The committee was formed after the Globe Spotlight Team’s report “Inside our secret courts,” which found a haphazard system of justice in this part of the legal system. In Worcester District Court, for example, nearly 82 percent of cases were approved in 2016 and 2017, while less than 19 percent of cases were approved in Chelsea District Court during the same period. The report also found some evidence of racial disparities in which cases were selected for clerk magistrate hearings and how those cases were decided.
Massachusetts is unique across the country in this system of closed criminal hearings, according to the Globe’s review. Clerks, many of whom lack law degrees, determined outcomes for accusations as serious as rape, motor vehicle homicide, and kidnapping — and refused to issue charges in thousands of criminal cases, even when they concluded there was enough evidence for the case to go forward. More than one of eight charges considered in clerks’ hearings in the second half of 2017 were felonies, and clerks rejected nearly 62,000 requests for charges over the past two years.
Both Governor Charlie Baker and legislative leaders have said that the process needs more transparency, and Trial Court Chief Justice Paula Carey recently said the report “raised issues that are worthy of fair consideration.”
Margo Lindauer, director of the Domestic Violence Institute at the Northeastern University School of Law, who has represented victims in clerk’s hearings, said it’s a positive first step that the court is officially studying the issue. But she urged the committee to expand its membership to include prosecutors, defense attorneys, and police detectives who frequently file applications for criminal complaints.
“The focus needs to be on increasing transparency. I think clerk’s hearings should be public or recorded and accessible,” Lindauer said. “And clerks should explain their decisions in writing, especially when they find probable cause but don’t issue a complaint.”
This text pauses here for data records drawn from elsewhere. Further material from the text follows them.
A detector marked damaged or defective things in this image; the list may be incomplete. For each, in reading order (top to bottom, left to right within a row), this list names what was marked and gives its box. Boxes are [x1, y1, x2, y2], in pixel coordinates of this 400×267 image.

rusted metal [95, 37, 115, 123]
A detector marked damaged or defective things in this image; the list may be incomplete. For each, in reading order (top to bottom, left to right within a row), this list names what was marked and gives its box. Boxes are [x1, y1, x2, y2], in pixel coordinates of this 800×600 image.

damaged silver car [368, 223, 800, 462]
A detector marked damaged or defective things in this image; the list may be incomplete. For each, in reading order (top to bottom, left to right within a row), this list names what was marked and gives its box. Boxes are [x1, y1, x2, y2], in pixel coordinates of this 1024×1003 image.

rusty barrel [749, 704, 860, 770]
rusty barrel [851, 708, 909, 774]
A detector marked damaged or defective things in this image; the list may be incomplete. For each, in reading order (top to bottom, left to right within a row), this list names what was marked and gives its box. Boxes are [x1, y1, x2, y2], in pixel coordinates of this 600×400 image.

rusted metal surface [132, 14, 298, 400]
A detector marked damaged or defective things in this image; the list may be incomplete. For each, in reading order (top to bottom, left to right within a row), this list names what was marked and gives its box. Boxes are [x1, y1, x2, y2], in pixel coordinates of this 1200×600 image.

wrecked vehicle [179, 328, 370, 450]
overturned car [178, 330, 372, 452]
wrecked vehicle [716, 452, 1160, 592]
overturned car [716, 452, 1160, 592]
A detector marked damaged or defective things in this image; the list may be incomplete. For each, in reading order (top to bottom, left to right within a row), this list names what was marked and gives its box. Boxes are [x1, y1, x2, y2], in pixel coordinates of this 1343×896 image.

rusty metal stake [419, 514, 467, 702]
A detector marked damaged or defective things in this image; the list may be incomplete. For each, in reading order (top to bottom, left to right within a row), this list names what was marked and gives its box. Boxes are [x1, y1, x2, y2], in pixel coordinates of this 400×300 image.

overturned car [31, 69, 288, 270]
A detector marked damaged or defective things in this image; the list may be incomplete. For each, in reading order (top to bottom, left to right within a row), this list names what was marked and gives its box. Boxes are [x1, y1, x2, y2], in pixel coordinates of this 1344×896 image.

Robert Ambrogi, the executive director of the Massachusetts Newspaper Publishers Association, said he was heartened by the formation of committee, but he also encouraged court officials to seek opinions from the media and the public at large.
Ambrogi, who believes the hearings should ultimately be public by default, said, “I do think that if the court is going to appoint a committee to study this, the committee needs to include people outside of the court system to bring their perspective.”
Some supporters of the clerk magistrate hearings have chafed at any step toward opening up the confidential hearings. They say that making changes to the hearings could become yet another way to mark someone with a criminal record, amid ongoing reforms to ensure minor offenses don’t unfairly affect someone’s future.
“The problem with transparency is that it’s so easy to put everything on the Internet — and that once it’s open, it’s going to get out there,” said Charlie Rankin, a veteran defense attorney.
Yet other advocates for the system say that some changes are necessary to restore trust in the system. David Rossman, the director of Boston University Law’s Criminal Law Clinical Programs, said that opening up the hearings could allay the concerns of any bias or favoritism that could occur in private.
For example, the Globe’s report found cases that included public officials who were quietly able to avoid charges through these private hearings: A district court judge in 2014 was caught on camera taking a $4,000 Cartier watch from a security belt at Logan International Airport, but the clerk declined to issue charges. Recently, the Globe also reported that a clerk magistrate refused to release records regarding a county commissioner who left a clerk’s hearing without charges after he was accused of punching a patron at an Elks Lodge in Quincy — even though district court guidelines recommend that clerks release the files in high-profile cases.
“If this system works properly, it could do a lot of good,” Rossman said. “It’s not clear to me that the magistrates need to do this behind closed doors.”